Do we want to kick the can down the road and have our children and their children pay an order of magnitude more to the courts, jails, police, rehabs, homeless shelters and mental health service providers downstream … or do we want to minimize that risk by helping these kids now while we still can, for a fraction of the price?”
El Dorado County has never funded the local CASA. Roughly half of California counties do, however, according to Adams. Average funding, he said, is $55,000 per year, an amount that would nearly offset his funding cuts. He’s talking to county officials about making up the deficit, but isn’t confident that he can convince fiscally frugal supervisors to pay for a service they’ve enjoyed for free since CASA El Dorado was formed in 1992. The other option is increased fundraising, an equally daunting task in the current economy. “The community needs to understand the potential impact of withdrawing our support to these 50-or-so foster kids, many of whom have already suffered abuse and neglect,” he said. “Who knows, maybe someone in the community has the capacity to help out.”
El Dorado County had 582 children in dependency court in 2009. CASA served 439 of them, a 75 percent assignment rate, at a cost of just $1,100 per child. The statewide assignment rate averaged 34 percent at a cost of $2,400 per child. He’s guided the agency through a couple rounds of budget cuts already, asking his four case managers and their boss, program Director Cathie Watson, who manages about 20 cases herself, to take on additional responsibilities. “There’s just no more fat to cut,” he said.

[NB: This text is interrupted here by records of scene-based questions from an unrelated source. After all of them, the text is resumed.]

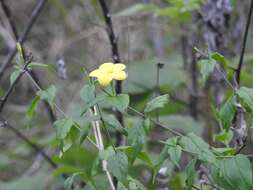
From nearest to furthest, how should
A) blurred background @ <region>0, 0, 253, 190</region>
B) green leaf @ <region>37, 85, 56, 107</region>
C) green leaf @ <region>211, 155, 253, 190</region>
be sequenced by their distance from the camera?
green leaf @ <region>211, 155, 253, 190</region> < green leaf @ <region>37, 85, 56, 107</region> < blurred background @ <region>0, 0, 253, 190</region>

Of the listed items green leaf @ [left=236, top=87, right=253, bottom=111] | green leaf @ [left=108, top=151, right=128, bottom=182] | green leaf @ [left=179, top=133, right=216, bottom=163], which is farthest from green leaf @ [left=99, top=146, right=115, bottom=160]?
green leaf @ [left=236, top=87, right=253, bottom=111]

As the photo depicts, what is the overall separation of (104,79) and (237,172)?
269mm

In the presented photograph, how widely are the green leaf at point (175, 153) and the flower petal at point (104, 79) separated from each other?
157 mm

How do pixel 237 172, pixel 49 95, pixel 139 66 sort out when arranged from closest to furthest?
pixel 237 172 < pixel 49 95 < pixel 139 66

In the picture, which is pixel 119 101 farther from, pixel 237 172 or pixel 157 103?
pixel 237 172

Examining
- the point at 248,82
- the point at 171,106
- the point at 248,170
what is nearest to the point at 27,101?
the point at 171,106

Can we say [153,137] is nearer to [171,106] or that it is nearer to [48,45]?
[171,106]

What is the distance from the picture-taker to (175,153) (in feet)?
3.42

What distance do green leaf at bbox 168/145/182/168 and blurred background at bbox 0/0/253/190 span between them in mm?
179

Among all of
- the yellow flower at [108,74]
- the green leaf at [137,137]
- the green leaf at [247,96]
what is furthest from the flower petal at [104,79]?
the green leaf at [247,96]

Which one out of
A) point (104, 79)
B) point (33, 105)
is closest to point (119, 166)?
point (104, 79)

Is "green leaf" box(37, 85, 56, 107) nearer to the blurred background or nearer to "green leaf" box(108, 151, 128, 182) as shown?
the blurred background

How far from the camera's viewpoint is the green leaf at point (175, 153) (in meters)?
1.03

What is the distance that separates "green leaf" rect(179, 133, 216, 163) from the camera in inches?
40.9
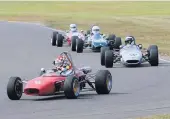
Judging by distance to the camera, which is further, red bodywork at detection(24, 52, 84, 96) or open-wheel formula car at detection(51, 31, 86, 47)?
open-wheel formula car at detection(51, 31, 86, 47)

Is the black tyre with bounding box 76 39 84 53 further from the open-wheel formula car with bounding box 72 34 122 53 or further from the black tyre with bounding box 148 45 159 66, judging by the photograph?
the black tyre with bounding box 148 45 159 66

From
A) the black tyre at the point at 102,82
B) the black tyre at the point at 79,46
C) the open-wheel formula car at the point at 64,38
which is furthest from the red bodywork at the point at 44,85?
the open-wheel formula car at the point at 64,38

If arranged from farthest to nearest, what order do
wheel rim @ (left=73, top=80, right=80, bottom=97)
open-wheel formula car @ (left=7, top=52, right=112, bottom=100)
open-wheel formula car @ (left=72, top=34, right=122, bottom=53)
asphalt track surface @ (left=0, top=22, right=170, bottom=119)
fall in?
open-wheel formula car @ (left=72, top=34, right=122, bottom=53) → wheel rim @ (left=73, top=80, right=80, bottom=97) → open-wheel formula car @ (left=7, top=52, right=112, bottom=100) → asphalt track surface @ (left=0, top=22, right=170, bottom=119)

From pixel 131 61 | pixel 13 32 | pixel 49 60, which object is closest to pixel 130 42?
pixel 131 61

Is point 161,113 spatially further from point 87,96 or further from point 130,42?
point 130,42

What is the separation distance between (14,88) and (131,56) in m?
10.0

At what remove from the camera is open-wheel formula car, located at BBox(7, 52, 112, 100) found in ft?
60.0

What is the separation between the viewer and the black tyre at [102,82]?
62.5 ft

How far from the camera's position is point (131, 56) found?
27906 millimetres

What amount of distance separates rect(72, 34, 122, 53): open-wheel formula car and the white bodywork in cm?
667

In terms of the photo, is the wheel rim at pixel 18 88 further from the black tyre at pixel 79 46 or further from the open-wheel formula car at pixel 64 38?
the open-wheel formula car at pixel 64 38

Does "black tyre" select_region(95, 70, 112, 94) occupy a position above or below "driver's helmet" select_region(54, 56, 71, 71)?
below

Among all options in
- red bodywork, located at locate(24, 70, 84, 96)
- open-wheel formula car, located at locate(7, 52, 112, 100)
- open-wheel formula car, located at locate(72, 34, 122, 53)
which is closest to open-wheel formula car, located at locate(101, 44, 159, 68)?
open-wheel formula car, located at locate(72, 34, 122, 53)

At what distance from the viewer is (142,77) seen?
79.4ft
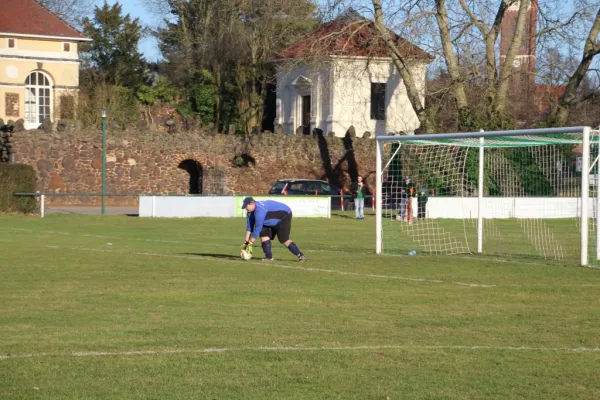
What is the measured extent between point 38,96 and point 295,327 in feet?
174

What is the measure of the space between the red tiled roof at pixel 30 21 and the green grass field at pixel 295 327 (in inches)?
1652

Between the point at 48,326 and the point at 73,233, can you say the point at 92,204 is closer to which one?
the point at 73,233

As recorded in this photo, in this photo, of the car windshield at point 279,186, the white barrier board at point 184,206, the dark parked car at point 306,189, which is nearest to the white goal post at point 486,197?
the dark parked car at point 306,189

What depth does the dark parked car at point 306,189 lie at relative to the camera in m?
45.6

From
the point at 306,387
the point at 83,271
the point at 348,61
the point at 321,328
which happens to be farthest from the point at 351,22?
the point at 306,387

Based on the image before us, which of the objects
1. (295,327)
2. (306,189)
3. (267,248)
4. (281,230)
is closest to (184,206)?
(306,189)

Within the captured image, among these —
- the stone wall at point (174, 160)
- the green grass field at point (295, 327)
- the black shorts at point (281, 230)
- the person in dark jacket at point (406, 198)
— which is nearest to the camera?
the green grass field at point (295, 327)

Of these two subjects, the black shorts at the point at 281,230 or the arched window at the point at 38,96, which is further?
the arched window at the point at 38,96

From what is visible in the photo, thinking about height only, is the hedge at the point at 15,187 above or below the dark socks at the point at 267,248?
above

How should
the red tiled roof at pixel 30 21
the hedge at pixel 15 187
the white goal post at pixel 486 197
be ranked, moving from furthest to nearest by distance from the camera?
the red tiled roof at pixel 30 21
the hedge at pixel 15 187
the white goal post at pixel 486 197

The 2011-12 CASA El Dorado budget is roughly $480,000, most of which came from donations and fundraising, according to Adams. The Superior Court kicked in $55,000. The State Judicial Court added another $59,900. But state funding to local courts was slashed for budget year 2011-12. Local Superior Court officials have told Adams not to expect anything from them in 2012. Without replacement funds, Adams said he’ll be forced to consider reducing payroll, which means case managers, each of whom supports dozens of volunteers. The budgetary impact will eventually be felt by kids who need an advocate. “We already know what the outcomes are for these children,” he said.